DIRECTIONS: Only the lines below between the ones containing "The researchers used" and "Behavioral problems were", inclusive, are to be reproduced, each exactly as it stands.

PROVIDED RECORDS:
◇ ◇ ◇ ◇ ◇

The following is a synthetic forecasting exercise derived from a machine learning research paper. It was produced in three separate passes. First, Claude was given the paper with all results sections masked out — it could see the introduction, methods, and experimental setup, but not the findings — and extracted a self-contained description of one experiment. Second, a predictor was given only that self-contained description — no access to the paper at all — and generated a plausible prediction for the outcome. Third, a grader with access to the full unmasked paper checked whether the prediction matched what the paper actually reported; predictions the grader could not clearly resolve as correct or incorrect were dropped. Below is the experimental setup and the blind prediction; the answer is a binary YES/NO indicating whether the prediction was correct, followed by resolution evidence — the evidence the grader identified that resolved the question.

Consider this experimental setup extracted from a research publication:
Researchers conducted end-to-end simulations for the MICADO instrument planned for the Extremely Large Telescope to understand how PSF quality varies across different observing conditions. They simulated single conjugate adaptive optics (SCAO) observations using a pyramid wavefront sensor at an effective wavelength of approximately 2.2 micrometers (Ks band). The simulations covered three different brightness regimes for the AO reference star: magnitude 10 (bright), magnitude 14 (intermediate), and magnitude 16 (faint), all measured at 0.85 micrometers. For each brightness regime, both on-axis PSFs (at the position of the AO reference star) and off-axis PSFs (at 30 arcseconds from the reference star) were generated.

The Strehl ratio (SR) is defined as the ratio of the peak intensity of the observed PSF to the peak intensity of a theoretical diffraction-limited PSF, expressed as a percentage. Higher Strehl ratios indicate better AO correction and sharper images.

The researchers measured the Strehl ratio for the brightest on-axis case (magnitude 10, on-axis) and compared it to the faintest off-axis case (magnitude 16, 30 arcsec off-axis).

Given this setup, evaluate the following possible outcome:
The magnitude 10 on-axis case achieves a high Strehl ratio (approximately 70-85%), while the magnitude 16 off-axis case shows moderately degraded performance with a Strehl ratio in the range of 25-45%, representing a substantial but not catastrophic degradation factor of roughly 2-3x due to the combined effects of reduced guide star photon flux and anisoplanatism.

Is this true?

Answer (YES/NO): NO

◇ ◇ ◇ ◇ ◇

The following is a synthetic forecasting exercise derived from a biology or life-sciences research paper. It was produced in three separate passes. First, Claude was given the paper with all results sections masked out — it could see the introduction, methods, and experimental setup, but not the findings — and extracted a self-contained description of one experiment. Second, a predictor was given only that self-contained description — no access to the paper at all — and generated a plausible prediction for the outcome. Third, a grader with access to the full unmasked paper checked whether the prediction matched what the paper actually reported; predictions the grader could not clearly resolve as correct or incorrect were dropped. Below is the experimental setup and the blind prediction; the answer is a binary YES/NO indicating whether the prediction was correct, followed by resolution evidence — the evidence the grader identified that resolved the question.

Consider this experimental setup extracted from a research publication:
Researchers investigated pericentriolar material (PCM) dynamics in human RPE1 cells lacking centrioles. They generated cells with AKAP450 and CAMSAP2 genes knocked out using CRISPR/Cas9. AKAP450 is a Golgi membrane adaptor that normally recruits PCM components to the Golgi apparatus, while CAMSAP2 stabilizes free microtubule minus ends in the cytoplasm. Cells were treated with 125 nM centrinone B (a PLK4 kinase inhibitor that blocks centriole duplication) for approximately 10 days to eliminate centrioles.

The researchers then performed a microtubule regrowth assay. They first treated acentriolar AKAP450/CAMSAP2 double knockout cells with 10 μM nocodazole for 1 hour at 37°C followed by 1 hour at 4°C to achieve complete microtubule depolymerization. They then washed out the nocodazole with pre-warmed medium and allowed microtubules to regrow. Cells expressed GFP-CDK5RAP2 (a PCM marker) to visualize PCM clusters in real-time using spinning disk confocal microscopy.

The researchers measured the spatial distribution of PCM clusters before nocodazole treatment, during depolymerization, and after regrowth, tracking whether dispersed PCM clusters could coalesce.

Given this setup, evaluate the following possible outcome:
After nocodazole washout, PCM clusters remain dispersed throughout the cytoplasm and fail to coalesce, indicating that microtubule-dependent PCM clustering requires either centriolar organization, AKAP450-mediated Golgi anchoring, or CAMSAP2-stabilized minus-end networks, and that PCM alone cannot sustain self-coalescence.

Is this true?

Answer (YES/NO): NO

◇ ◇ ◇ ◇ ◇

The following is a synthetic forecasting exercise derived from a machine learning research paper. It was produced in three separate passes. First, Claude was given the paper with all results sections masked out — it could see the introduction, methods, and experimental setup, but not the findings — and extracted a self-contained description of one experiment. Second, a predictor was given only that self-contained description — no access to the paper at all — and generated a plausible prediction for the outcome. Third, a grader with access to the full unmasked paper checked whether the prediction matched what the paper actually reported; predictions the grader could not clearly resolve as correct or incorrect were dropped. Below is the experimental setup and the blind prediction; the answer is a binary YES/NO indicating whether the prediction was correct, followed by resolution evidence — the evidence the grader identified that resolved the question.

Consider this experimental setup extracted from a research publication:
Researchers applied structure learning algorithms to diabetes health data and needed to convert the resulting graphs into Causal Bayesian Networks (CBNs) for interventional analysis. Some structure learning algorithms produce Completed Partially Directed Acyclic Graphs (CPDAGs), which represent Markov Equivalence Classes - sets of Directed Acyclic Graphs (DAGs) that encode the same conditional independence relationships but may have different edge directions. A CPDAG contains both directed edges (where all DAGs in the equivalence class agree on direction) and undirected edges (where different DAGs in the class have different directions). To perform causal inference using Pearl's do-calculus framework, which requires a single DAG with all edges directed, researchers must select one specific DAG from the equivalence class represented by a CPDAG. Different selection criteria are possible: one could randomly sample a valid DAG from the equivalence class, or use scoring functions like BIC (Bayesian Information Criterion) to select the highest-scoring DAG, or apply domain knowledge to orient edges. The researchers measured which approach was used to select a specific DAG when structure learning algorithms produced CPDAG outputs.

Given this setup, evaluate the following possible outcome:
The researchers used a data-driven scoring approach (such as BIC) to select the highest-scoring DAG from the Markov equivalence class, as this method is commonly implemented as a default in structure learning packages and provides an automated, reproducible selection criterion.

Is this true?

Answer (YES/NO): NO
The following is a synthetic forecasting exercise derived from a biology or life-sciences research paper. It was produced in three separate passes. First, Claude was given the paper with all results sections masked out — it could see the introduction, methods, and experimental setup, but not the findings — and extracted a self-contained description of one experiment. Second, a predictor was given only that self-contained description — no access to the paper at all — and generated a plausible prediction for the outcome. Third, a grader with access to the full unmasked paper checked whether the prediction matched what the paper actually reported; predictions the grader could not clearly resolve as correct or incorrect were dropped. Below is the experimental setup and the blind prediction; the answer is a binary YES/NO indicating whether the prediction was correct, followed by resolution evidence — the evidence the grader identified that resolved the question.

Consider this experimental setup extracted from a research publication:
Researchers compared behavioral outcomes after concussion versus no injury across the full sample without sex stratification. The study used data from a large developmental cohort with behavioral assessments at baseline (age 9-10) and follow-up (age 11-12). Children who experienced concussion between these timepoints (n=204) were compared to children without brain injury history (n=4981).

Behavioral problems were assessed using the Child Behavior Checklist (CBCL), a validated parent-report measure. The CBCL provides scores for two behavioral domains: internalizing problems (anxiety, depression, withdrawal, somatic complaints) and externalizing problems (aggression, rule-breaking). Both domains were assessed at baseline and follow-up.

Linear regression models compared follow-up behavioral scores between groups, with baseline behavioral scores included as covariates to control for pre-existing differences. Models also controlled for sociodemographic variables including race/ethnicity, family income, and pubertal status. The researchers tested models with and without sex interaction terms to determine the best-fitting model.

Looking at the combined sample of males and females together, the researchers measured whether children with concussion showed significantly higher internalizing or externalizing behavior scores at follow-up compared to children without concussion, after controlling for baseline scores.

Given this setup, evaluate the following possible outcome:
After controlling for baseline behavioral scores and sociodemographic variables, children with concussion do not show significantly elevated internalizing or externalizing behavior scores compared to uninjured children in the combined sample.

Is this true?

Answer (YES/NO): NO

◇ ◇ ◇ ◇ ◇

RESULT OF THIS EXERCISE:
The researchers used a data-driven scoring approach (such as BIC) to select the highest-scoring DAG from the Markov equivalence class, as this method is commonly implemented as a default in structure learning packages and provides an automated, reproducible selection criterion.

Is this true?

Answer (YES/NO): NO
The following is a synthetic forecasting exercise derived from a biology or life-sciences research paper. It was produced in three separate passes. First, Claude was given the paper with all results sections masked out — it could see the introduction, methods, and experimental setup, but not the findings — and extracted a self-contained description of one experiment. Second, a predictor was given only that self-contained description — no access to the paper at all — and generated a plausible prediction for the outcome. Third, a grader with access to the full unmasked paper checked whether the prediction matched what the paper actually reported; predictions the grader could not clearly resolve as correct or incorrect were dropped. Below is the experimental setup and the blind prediction; the answer is a binary YES/NO indicating whether the prediction was correct, followed by resolution evidence — the evidence the grader identified that resolved the question.

Consider this experimental setup extracted from a research publication:
Researchers compared behavioral outcomes after concussion versus no injury across the full sample without sex stratification. The study used data from a large developmental cohort with behavioral assessments at baseline (age 9-10) and follow-up (age 11-12). Children who experienced concussion between these timepoints (n=204) were compared to children without brain injury history (n=4981).

Behavioral problems were assessed using the Child Behavior Checklist (CBCL), a validated parent-report measure. The CBCL provides scores for two behavioral domains: internalizing problems (anxiety, depression, withdrawal, somatic complaints) and externalizing problems (aggression, rule-breaking). Both domains were assessed at baseline and follow-up.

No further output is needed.